== Segment start ==

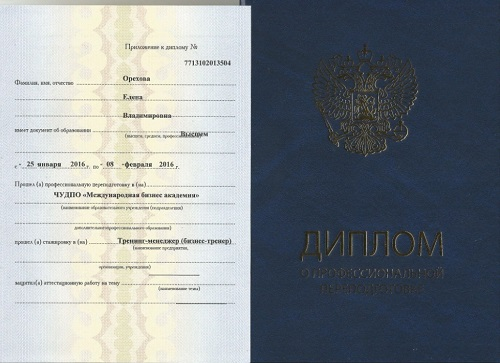 Е. Орехова - Diploma_T&D Manager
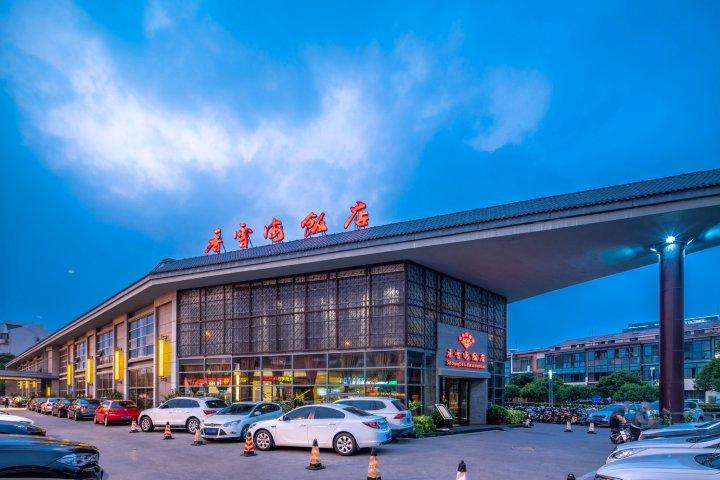 香雪海饭店(苏州新区店)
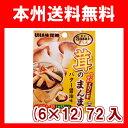 (本州送料無料) 味覚糖 Sozaiのまんま 茸のまんまエリンギ バター醤油味 (6×12)72入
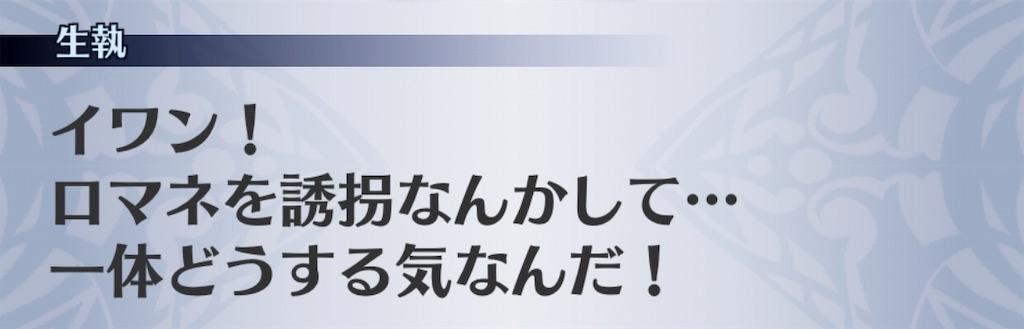 f:id:seisyuu:20190318191158j:plain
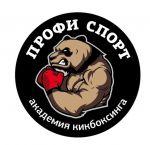 Подробнее: Начинается чемпионат и первенство ЦФО по кикбоксингу в Суздале
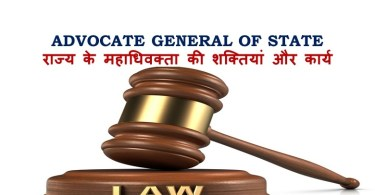 Advocate General of India: Advocate General in Hindi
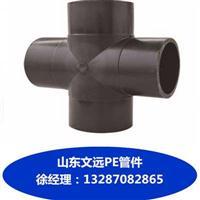 陇南PE管件/甘肃DN225四通管件/陇南PE管件厂家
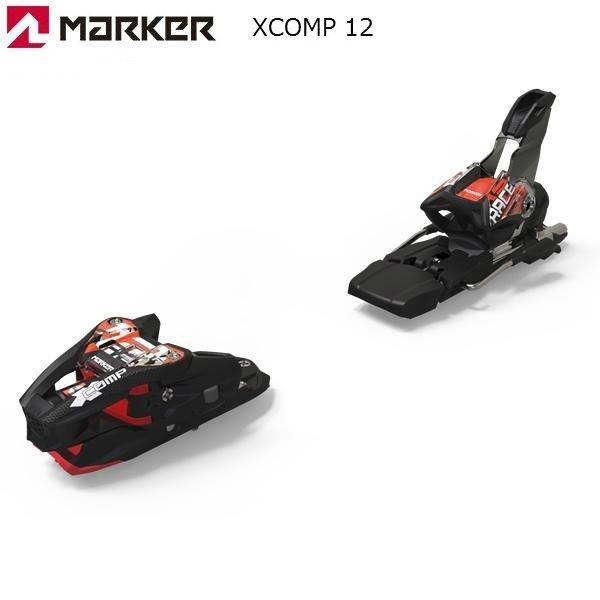 画像2: オガサカ スキー ご予約商品 TC-ST + FM585 + XCOMP12 プレート ビンディング セット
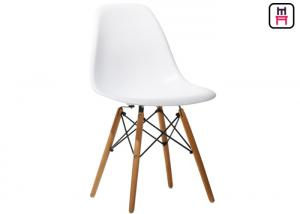 China Eames Style Lounge Plastic Restaurant Chairs Armless Stackable For Outdoor on sale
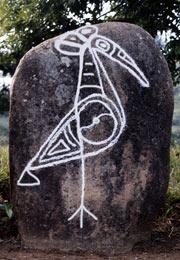 Petroglyph at Caguana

== Segment end ==

Problem requirements. Could the listing above be transcribed exactly, with the pictures left out?

Output of the task.
 Е. Орехова - Diploma_T&D Manager
 香雪海饭店(苏州新区店)
 (本州送料無料) 味覚糖 Sozaiのまんま 茸のまんまエリンギ バター醤油味 (6×12)72入
 f:id:seisyuu:20190318191158j:plain
 Подробнее: Начинается чемпионат и первенство ЦФО по кикбоксингу в Суздале
 Advocate General of India: Advocate General in Hindi
 陇南PE管件/甘肃DN225四通管件/陇南PE管件厂家
 画像2: オガサカ スキー ご予約商品 TC-ST + FM585 + XCOMP12 プレート ビンディング セット
 China Eames Style Lounge Plastic Restaurant Chairs Armless Stackable For Outdoor on sale
 Petroglyph at Caguana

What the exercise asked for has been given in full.